Foto: Francisco Medeiros/ME/Portal da Copa#Plínio Barreto com o livro que escreveu na década de 70 sobre partidas memoráveis, especialmente do futebol mineiro. Jornalista dedicou um capítulo à “maior zebra internacional”

“Os ingleses ficavam dando passe para cá, passe para lá e nada. A gente pensava que não ia mais dar goleada. Eles começaram a ficar afobados e os americanos aproveitaram e começaram a atacar”, conta. A torcida mineira, então, decidiu mudar de lado.

“Como os gols não surgiam, aí passamos a torcer pelos americanos. É aquela tendência de torcer para o mais fraco. Quando o gol saiu, no fim do primeiro tempo, foi uma farra”.

Afonso conta que parecia uma comemoração de vitória brasileira. “Eles fizeram o gol e seguraram o resultado no resto do jogo. Quando acabou, a torcida invadiu o campo, carregou os jogadores americanos. Fizeram farra até amanhecer o dia. Eles desfilaram em carro pelo centro da cidade. Foram tratados como heróis”, descreve.

Foto: Francisco Medeiros/ME/Portal da Copa#Afonso de Souza na biblioteca particular. Todas as reportagens que escreveu em 50 anos de carreira estão guardadas em envelopes identificados por mês e ano

Aquele 1 x 0 tomou conta do noticiário. A grande zebra do “Colosso do Horto” virou manchete internacional. “Foi um resultado que deixou o mundo esportivo inteiro estupefato. Nem se sabia que tinha futebol nos Estados Unidos. A Inglaterra era a Inglaterra. E perdeu. Aquele jogo levou Minas Gerais para o mapa mundial. Belo Horizonte foi assunto no planeta”, diz Plínio, que duas décadas mais tarde escreveria o livro “Futebol, no embalo da nostalgia”, em que dedica um capítulo ao jogo memorável de 29 de junho de 1950.

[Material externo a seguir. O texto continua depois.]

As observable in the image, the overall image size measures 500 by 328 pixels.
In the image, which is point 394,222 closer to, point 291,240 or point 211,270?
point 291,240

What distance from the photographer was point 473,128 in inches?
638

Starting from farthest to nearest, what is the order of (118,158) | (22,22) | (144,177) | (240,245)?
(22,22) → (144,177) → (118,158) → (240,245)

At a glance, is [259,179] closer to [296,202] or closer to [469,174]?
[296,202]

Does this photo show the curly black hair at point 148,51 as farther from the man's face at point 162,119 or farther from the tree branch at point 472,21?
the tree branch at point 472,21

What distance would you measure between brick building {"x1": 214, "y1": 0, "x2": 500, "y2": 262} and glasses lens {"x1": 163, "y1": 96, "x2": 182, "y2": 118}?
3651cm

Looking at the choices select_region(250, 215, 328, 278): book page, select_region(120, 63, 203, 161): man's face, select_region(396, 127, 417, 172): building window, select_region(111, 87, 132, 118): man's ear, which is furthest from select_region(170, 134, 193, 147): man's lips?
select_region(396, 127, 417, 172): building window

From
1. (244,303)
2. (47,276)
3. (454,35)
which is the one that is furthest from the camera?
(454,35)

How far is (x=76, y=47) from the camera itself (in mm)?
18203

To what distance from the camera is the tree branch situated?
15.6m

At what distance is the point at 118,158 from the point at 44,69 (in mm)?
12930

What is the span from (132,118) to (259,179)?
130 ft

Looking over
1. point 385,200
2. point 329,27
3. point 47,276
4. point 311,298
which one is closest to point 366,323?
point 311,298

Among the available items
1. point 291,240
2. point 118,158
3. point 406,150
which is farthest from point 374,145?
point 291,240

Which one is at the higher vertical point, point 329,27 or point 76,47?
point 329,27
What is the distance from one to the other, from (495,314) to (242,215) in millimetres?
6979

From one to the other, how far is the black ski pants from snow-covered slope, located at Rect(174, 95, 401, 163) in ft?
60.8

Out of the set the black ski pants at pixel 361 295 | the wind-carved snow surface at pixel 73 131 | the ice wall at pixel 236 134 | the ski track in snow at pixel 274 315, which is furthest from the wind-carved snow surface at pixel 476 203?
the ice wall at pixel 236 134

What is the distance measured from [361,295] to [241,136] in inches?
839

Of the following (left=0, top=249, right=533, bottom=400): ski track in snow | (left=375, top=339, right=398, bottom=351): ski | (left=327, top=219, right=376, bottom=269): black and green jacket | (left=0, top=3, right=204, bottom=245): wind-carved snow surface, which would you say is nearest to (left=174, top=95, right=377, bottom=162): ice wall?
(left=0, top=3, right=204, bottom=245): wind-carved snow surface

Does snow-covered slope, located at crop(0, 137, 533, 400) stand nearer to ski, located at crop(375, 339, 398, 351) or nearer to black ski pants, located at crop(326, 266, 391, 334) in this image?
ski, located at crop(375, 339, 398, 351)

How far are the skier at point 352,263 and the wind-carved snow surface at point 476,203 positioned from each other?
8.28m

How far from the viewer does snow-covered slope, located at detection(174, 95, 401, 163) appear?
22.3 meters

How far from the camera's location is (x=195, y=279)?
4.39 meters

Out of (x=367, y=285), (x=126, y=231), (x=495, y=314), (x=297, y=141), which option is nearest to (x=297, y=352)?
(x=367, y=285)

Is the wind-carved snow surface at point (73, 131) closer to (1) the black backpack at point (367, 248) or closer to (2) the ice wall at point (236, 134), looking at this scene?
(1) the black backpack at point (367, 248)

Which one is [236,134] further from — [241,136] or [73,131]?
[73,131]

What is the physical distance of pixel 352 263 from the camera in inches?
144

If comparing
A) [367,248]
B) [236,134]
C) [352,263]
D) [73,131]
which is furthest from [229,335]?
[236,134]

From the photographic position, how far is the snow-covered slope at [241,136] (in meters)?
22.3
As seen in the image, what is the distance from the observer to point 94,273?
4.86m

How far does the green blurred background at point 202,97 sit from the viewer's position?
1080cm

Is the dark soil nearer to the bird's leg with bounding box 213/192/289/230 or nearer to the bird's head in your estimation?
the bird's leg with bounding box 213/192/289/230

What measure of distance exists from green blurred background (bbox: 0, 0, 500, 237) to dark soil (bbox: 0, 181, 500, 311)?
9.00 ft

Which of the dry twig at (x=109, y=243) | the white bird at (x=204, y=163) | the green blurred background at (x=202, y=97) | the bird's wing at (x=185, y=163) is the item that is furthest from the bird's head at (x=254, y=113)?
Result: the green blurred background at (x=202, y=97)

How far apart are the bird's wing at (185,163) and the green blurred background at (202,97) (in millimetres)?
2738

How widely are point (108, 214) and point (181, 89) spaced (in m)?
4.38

Foto: Francisco Medeiros/ME/Portal da Copa#Cópias de páginas do jornal “Estado de Minas”, de junho e julho de 1950, com manchetes sobre a Copa do Mundo de 1950 no Brasil

Cidade movimentada
A cidade estava transformada. Plínio e Afonso contam que havia turistas de várias partes do estado e muitos estrangeiros. “Vinham para assistir aos jogos e para fofocar também, conversar com os jogadores. Eles gostam de papo, né? Todos que vieram eram comunicativos.”, relembra Afonso. Ele acrescenta que, naquela época, não havia tanta rigidez na concentração. “Eles ficavam mais à vontade. Tinha o freio da diretoria, mas de vez em quando soltava a turma. E os jogadores eram “assaltados” pelas meninas da cidade”.

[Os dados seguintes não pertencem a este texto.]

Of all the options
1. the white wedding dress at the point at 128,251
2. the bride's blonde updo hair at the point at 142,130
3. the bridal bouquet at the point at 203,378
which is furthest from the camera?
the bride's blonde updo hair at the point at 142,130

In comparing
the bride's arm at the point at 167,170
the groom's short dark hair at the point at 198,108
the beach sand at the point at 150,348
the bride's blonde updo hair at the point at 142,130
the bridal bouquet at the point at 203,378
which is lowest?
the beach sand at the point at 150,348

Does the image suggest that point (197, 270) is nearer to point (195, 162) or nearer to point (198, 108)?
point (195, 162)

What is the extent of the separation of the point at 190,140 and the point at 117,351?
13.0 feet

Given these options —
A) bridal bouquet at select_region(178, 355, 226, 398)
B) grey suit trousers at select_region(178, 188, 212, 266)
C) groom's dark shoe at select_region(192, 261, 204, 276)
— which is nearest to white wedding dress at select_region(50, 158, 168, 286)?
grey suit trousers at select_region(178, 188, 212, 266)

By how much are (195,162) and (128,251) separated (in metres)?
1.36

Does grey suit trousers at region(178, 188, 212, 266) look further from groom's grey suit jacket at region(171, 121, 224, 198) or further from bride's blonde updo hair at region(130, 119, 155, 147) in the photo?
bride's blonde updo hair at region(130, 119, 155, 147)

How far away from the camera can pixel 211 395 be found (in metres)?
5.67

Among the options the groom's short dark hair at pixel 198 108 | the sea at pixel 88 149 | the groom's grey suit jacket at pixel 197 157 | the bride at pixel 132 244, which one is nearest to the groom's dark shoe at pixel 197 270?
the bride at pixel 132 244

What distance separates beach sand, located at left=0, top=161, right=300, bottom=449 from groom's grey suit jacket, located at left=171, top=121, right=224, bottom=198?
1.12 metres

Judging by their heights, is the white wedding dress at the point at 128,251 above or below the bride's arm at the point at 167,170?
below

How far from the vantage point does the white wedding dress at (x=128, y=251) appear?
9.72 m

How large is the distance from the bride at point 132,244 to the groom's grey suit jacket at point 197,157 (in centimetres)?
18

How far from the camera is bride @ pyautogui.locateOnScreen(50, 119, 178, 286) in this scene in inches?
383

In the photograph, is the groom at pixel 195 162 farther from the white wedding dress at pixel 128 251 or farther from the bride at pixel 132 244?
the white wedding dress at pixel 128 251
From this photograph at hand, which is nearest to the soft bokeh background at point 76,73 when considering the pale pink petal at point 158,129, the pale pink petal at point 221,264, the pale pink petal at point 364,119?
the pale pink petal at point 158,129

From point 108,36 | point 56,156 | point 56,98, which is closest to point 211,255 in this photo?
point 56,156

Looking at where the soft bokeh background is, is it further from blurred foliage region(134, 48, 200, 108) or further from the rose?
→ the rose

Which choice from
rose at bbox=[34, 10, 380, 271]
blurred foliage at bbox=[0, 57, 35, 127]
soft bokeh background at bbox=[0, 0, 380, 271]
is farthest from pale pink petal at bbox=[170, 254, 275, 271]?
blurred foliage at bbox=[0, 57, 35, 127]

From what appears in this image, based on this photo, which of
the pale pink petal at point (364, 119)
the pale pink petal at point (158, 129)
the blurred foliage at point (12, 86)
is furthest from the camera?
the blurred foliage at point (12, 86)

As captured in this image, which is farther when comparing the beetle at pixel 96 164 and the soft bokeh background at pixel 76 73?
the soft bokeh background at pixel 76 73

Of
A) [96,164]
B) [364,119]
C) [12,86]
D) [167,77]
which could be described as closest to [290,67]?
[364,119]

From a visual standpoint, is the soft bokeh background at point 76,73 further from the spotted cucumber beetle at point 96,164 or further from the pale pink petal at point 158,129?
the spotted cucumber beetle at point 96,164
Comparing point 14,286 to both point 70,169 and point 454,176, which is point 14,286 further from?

Moradores e turistas marcavam presença no aeroporto quando as delegações chegavam. Ficavam na frente dos hotéis para ver a entrada e a saída de jogadores. Aproveitavam o contato com os estrangeiros na zona boêmia da cidade. “A Copa foi uma grande novidade. Os hotéis receberam muitos hóspedes, os bares encheram, todos se divertiram. A cidade era um entusiasmo só”, descreve Plínio.

Decepção
Os bons resultados do Brasil se juntaram àquela atmosfera de empolgação. A seleção canarinho não foi a Belo Horizonte, mas Plínio decidiu juntar as economias e comprar uma passagem para o Rio de Janeiro. Ele conta que foi ao jogo final da Copa no Maracanã. O resultado indigesto e inesperado causa emoções fortes até hoje. “O Brasil podia empatar que era campeão. Na fila pra comprar ingresso, já tinha jornal sendo vendido falando que o Brasil era campeão do mundo. Mas foi 2 x 1. Fiquei revoltado, decepcionado. Mas não chorei”, diz.

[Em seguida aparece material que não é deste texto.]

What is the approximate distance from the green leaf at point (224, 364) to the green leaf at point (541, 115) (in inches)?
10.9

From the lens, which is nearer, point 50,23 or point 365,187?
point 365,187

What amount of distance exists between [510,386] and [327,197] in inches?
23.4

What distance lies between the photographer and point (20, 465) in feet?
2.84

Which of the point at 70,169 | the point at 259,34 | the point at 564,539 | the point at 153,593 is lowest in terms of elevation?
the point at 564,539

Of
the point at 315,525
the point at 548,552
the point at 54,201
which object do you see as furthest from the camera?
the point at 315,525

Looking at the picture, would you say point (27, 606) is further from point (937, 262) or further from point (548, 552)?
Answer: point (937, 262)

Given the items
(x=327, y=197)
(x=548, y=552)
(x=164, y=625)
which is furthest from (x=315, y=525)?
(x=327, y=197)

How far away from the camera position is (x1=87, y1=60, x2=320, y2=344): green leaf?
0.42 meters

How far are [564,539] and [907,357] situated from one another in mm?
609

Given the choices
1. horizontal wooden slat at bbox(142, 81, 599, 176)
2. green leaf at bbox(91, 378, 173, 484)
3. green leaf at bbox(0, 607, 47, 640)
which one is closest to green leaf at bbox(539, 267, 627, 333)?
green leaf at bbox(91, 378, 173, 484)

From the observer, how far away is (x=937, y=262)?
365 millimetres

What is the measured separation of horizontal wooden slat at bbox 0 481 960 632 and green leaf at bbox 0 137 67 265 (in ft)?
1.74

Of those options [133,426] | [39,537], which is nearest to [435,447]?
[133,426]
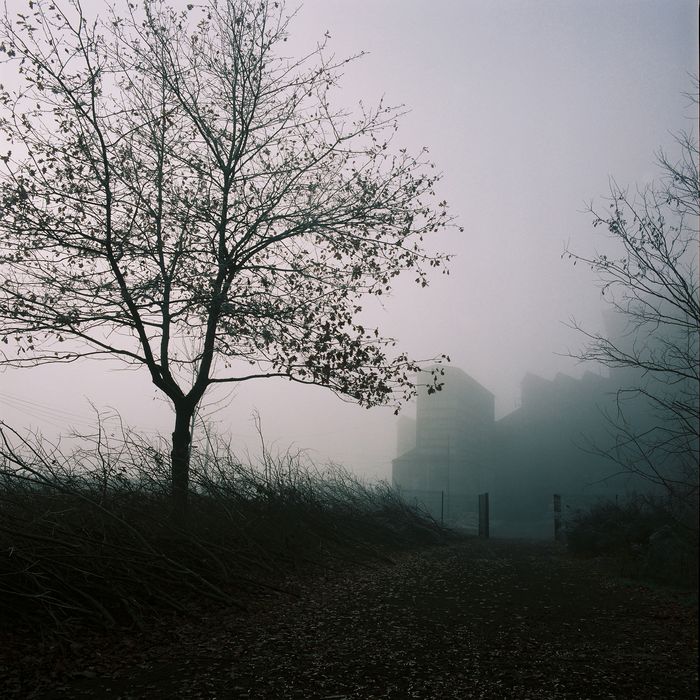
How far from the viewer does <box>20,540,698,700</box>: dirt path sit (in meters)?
3.39

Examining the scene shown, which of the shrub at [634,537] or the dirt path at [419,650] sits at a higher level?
the shrub at [634,537]

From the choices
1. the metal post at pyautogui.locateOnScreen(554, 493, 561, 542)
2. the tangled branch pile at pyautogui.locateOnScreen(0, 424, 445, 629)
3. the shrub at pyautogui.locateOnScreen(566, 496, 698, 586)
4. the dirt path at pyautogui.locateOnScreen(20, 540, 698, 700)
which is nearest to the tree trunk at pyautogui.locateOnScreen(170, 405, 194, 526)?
the tangled branch pile at pyautogui.locateOnScreen(0, 424, 445, 629)

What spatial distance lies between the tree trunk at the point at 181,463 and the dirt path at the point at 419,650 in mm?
1729

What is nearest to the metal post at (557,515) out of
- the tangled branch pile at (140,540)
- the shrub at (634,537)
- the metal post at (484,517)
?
the metal post at (484,517)

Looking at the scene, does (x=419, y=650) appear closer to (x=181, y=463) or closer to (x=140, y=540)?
(x=140, y=540)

Plinío, no entanto, não condena o goleiro Barbosa. “O lateral esquerdo deixou o ponta direita passar livremente, ele chutou bem. Isso é futebol... A imprensa foi injusta. O Barbosa foi infeliz, mas não havia razão para sacrificá-lo. Isso acontece. E os gols que o Ademir perdeu? O Vavá? Ninguém falha sozinho”.

A nova chance de 2014
Sessenta e quatro anos depois daquela derrota, o país terá nova chance de coroar-se campeão disputando o Mundial em casa. Tanto Plínio quanto Afonso esperam que a história seja diferente.  “Primeiro, acho que a Copa vai gerar ainda mais empolgação, porque agora a cidade tem mais gente e as pessoas são mais informadas sobre futebol”, diz Afonso. Quanto aos jogos da Seleção brasileira, Plínio conta que não vai assistir a nenhum, nem na televisão.

“Fico muito emocionado. Estou com 90 anos, não vou bancar um meninão de 18. Meu coração não aguenta mais.”. Mas o Brasil não vai contar com a sua torcida? “Claro que vai. Eu sou brasileiro, menina! Vou torcer sem ver. O orgulho brasileiro é imutável”, finaliza.